Complete the following -
A - Reproduce the stretch of the release engineering interview from "Sacha: But so, it" through "software gets done. Right?", word for word.
B - Carry on the release engineering interview from the point at which it stops.

Source passage -
--------------------------------------------------

Sacha: Oh, right, so it’s really a gating of everything and a _____ big bang, essentially.

Dean: Very _____. Yes. So, it was – you know, a painful process. If one is late, everybody has to wait and then as typical everything else after the development check in gets compressed. Right? And as we try to do more projects, as we do acquisitions, more and more is kind of falling on my team to try to figure out. And so I knew, you know, we kind of had to change our model for how we deliver software. We couldn’t just be that central leads team that bottlenecked everything. One, we couldn’t scale and we couldn’t keep up, but two, there was so much that was still manual that we had to fix. So that’s kind of been my big focus over these last four years is figuring how to keep the policies and controls we have in place for SOX compliance, for PCI compliance because we’re dealing with credit cards. We’re dealing with very personal information, but allowed developers to have that feeling of ownership all the way out to product, so try to figure out how to break that monolith up.

Sacha: But so, it means that sometimes release engineering is being perceived as a role that tends to be late in the process, but it seems, which it is, but it seems you’ve been very influential at modifying the process itself much earlier in the cycle on how – and almost like an architect, you know, of how software gets done. Right?

Dean: Yes. It’s – that’s very astute and that’s my background. Right? It’s like actually was finally an architect at Yahoo before I left, so I still put on that hat a lot. And you know, for me, it’s practicing continuous integration. Right? The feeling, the belief that every commit should ultimately potentially wind up in production. And that changes how developers think about what they’re committing and when they commit. We don’t want developers to wait a week before dropping a whole chunk of code on. We want them to kind of slice and dice and kind of be more fine-grained. So, you know, there are definitely challenges with that monolithic code base, the monolithic architecture. It’s very easy for one team to check in something that has an effect on another team, especially when everything comes together into this one test environment that we have. So, we have a lot of processes. There’s always this tradeoff between how fast you can go and how stable it is. Right? And so for a long time, we were really valuing stability over timeliness, but it took a long time to get things done. So I’ve been trying to find that middle ground. Part of it is breaking things apart so you can get faster feedback on your component, have that tested, then have that integrated and do coarser grain tests within that shared environment. So it’s been successful. We’ve had to do a lot with Jenkins, a lot to kind of beef it up. In my talk this morning, I was saying how when I started, we ended 2012, we did about 50 releases to production that year. And that was all done by my team. This year, through August, we are already at 300 releases out to production. And that’s because my team doesn’t do a whole lot of it anymore. We still do that monthly release. There’s still a lot of code that’s on that monthly cycle, but a lot of the things that have been broken out into services, they go when they’re ready.

--------------------------------------------------

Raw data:
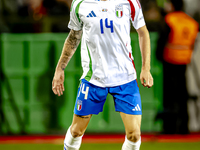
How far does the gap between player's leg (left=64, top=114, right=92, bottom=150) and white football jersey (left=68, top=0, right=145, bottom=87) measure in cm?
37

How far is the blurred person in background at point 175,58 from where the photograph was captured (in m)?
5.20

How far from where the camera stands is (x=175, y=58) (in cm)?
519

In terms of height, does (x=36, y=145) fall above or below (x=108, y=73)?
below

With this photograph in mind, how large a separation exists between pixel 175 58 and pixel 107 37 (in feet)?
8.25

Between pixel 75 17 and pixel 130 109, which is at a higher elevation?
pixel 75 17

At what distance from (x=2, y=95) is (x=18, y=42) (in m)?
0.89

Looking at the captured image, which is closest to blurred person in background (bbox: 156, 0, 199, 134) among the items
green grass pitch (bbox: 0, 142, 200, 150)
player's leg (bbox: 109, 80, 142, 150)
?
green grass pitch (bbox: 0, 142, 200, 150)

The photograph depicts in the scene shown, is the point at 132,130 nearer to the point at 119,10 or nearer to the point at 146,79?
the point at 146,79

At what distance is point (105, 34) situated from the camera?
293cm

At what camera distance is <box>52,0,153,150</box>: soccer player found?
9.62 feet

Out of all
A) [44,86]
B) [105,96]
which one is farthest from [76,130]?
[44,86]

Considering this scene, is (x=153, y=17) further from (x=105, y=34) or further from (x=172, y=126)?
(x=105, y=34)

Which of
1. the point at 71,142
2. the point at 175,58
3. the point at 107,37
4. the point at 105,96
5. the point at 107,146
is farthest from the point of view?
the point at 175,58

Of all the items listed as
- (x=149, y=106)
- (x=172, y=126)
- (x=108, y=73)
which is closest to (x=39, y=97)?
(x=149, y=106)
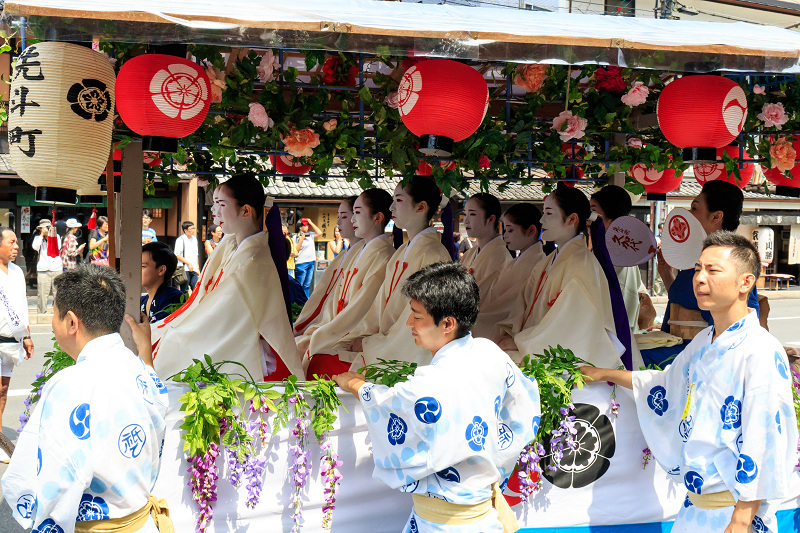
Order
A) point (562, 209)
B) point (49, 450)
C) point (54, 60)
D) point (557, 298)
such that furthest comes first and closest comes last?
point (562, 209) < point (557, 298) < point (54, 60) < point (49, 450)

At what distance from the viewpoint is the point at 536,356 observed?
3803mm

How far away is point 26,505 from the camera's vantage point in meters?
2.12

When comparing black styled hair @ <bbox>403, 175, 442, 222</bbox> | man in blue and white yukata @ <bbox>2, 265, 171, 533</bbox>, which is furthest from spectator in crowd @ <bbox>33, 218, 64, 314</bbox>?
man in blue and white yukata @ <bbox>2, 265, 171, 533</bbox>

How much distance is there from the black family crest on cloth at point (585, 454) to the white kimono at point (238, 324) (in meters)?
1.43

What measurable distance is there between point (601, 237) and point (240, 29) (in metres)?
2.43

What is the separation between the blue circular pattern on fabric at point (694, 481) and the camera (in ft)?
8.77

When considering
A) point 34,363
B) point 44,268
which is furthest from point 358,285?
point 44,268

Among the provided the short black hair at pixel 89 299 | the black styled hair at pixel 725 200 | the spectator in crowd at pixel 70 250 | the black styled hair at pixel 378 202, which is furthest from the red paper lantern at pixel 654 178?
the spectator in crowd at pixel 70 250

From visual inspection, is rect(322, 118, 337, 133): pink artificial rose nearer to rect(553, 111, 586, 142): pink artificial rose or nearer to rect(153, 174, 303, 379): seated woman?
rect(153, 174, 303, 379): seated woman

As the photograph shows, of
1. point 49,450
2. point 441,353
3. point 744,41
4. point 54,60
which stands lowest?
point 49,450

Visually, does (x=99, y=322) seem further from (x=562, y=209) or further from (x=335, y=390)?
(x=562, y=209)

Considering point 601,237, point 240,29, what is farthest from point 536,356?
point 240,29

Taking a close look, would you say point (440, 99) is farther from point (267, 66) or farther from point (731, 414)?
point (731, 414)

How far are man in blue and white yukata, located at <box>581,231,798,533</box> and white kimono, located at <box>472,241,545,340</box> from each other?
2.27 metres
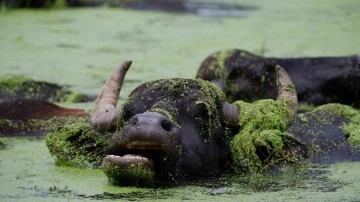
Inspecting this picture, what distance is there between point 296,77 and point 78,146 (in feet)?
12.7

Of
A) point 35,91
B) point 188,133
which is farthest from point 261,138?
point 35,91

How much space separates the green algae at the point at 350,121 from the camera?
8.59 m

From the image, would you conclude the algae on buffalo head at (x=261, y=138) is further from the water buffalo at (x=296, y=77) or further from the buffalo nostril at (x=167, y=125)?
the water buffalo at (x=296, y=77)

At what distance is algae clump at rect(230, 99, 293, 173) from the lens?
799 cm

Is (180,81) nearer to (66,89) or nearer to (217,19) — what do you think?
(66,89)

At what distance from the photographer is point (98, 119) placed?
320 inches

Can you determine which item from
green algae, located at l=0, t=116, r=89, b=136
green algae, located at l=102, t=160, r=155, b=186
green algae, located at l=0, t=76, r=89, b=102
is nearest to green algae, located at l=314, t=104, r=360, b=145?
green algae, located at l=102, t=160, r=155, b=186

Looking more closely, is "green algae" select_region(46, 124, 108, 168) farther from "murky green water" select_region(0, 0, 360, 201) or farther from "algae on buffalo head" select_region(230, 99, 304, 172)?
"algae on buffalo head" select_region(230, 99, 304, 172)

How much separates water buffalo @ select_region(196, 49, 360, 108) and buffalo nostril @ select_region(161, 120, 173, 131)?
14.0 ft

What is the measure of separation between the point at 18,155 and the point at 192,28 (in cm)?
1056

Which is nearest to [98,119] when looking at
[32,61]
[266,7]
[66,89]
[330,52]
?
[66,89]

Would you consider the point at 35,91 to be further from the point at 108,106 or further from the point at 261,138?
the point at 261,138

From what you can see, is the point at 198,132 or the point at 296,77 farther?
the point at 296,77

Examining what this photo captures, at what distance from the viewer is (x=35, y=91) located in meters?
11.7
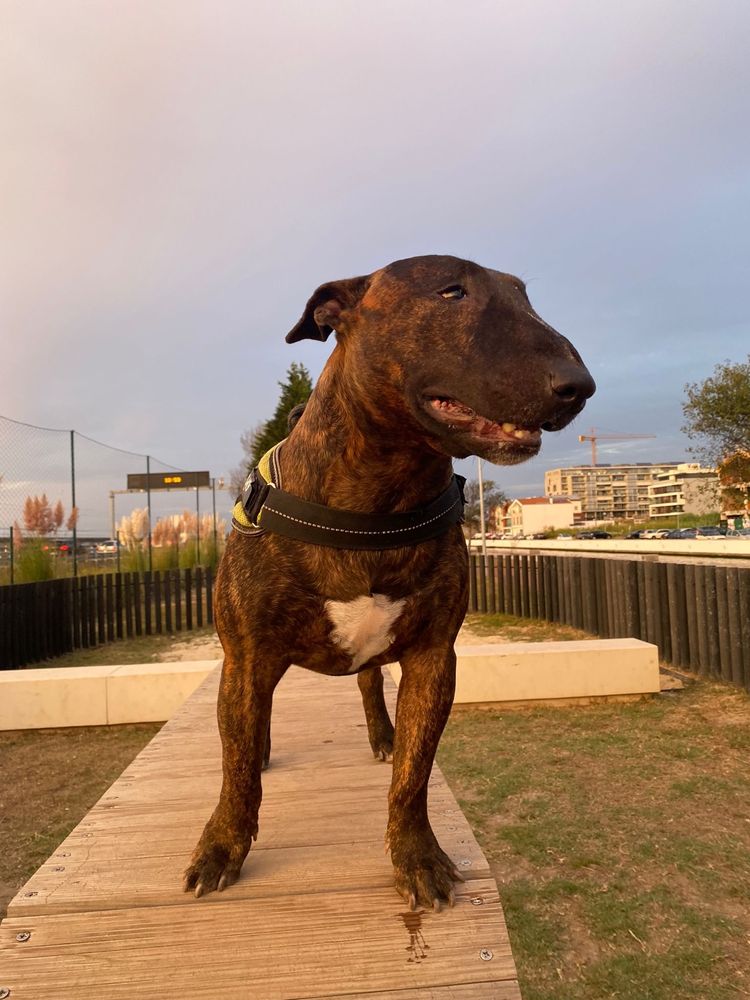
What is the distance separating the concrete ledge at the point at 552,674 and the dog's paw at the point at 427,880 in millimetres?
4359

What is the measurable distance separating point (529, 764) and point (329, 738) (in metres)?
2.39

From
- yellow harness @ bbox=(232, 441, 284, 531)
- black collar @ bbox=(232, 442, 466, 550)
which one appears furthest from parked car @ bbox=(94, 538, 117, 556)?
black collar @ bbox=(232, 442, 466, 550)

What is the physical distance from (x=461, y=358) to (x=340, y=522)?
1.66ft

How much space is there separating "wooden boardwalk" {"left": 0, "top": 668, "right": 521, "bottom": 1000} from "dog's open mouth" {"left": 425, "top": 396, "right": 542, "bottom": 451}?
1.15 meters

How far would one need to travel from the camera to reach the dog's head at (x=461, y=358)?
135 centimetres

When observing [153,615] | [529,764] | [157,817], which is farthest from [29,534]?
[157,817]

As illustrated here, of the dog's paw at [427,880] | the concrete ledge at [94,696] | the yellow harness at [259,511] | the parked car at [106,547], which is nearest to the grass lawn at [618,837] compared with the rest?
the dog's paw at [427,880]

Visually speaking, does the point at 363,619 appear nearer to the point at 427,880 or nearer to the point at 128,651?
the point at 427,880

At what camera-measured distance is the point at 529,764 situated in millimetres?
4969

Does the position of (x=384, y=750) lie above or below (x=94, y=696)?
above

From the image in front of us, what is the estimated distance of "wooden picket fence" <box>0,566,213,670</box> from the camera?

--------------------------------------------------

The answers -
A -
Sacha: But so, it means that sometimes release engineering is being perceived as a role that tends to be late in the process, but it seems, which it is, but it seems you’ve been very influential at modifying the process itself much earlier in the cycle on how – and almost like an architect, you know, of how software gets done. Right?

B -
Sacha: Right. Okay. So it means you’re – it seems like you’re on your way to a destination where maybe you remove completely this monthly release or you think that’s going to be an unbreakable wall?

Dean: I think it’s going to get to a point where it’s diminishing returns. This is something that I talk to my chief architect a lot about as we’re trying to figure out our two and three year roadmap. There are still a lot of low hanging fruit and a lot of things that can be broken out. And we have development teams that are doing that. And there are parts of the architecture that will be really hard to solve, really hard to actually just break apart. And it might – we don’t know yet. It might get to the point where we say this isn’t management to do on a monthly basis. Or we may say, you know, we’re just going to leave it behind and eventually replace it with something else.

Sacha: So as a SaaS, it’s typically a perfect scenario to do continuous deployment not just delivery, but truly deployment, and it doesn’t seem to be the strategy you’re aiming for even if you were to further optimize based on what you have. You seem to say that’s not necessarily where you want to go. Right?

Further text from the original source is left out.